Amazingly, as the stage became more and more crowded, the whole crazy spectacle became sweeter. Love picked one girl to share lead vocals on “I Think That I Would Die,” allowed kids to wrap their arms around her behind (even if she did throw them off after a minute), even gave away her guitar to someone who couldn’t make it up onstage. (At the back of the stage, drummer Maloney was spraying the sweaty crowd with water and passing out drumsticks.) “This is funner than a show,” Love smirked mischievously at one point in a way that told you she was relishing the nightmare she was causing for security. Even her admonitions to the crowd to behave itself (“If you aren’t good, I’m gonna expel you from rock ‘n’ roll high school”) took on the tone of someone making a joke about her own bossiness. By the time confetti was falling, the whole thing had taken on the feel of a crazed prom.

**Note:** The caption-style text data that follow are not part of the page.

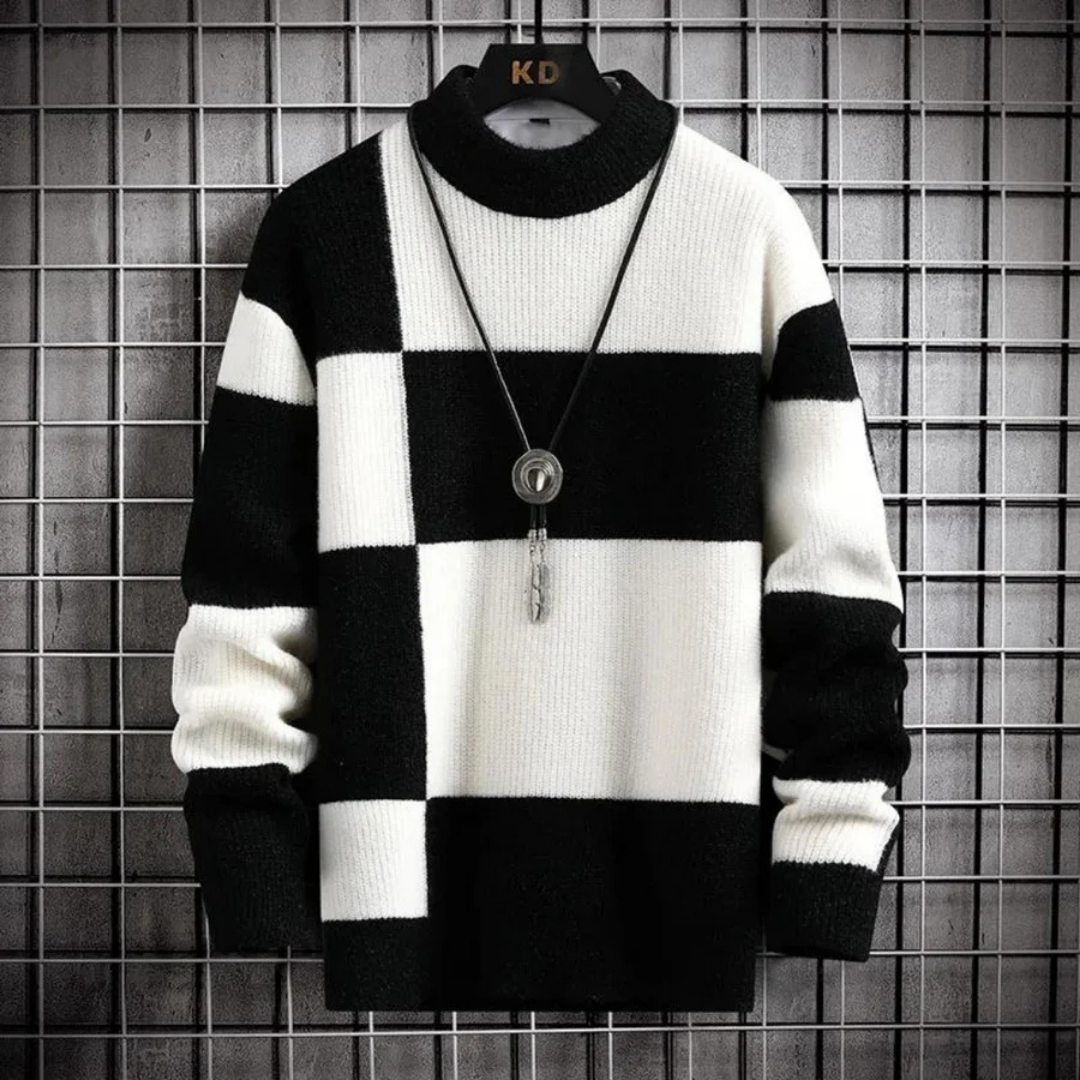 Pull Homme Classique Col Rond Confortable pour la Vie Quotidienne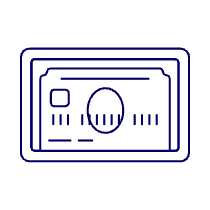 Credit Card Silver Illustration from UX Line Set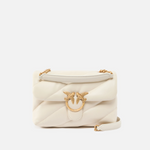 Borsa in pelle 100038A0F2 Z14Q PINKO Bianco seta-antique gold 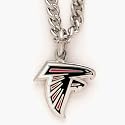 Atlanta Falcons Chain Necklace with NFL Team Logo Pendant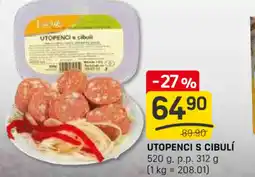 Flop Utopenci s cibulí nabídka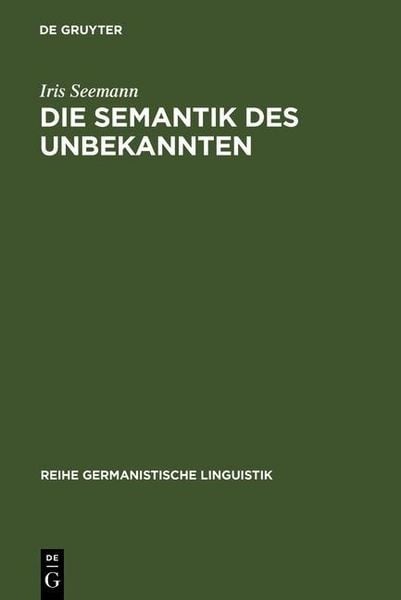 Produktbild: Die Semantik des Unbekannten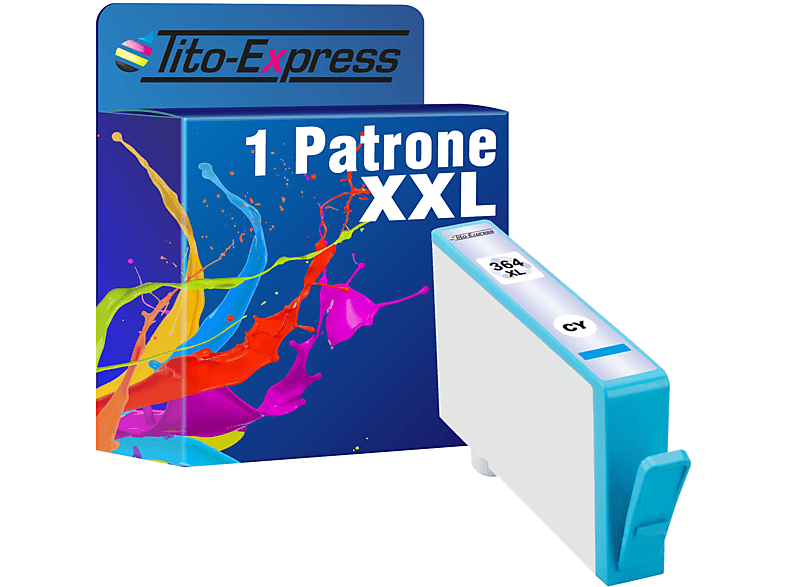 TITO-EXPRESS PLATINUMSERIE 1 Patrone ersetzt HP 364 XL Tintenpatrone Cyan (CB323EE)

After it was all over and kids were making their way off the stage, a friend said to me, “The high schools are gonna be buzzing tomorrow.” You could already hear it on the way out of the theater (“I touched her!” enthused one kid, who was immediately corrected by her friend: “No she touched you”). “It’s your party … let’s start a riot,” Love sang on “Awful.” The nerve-racking exhilaration of this show came close to giving us both.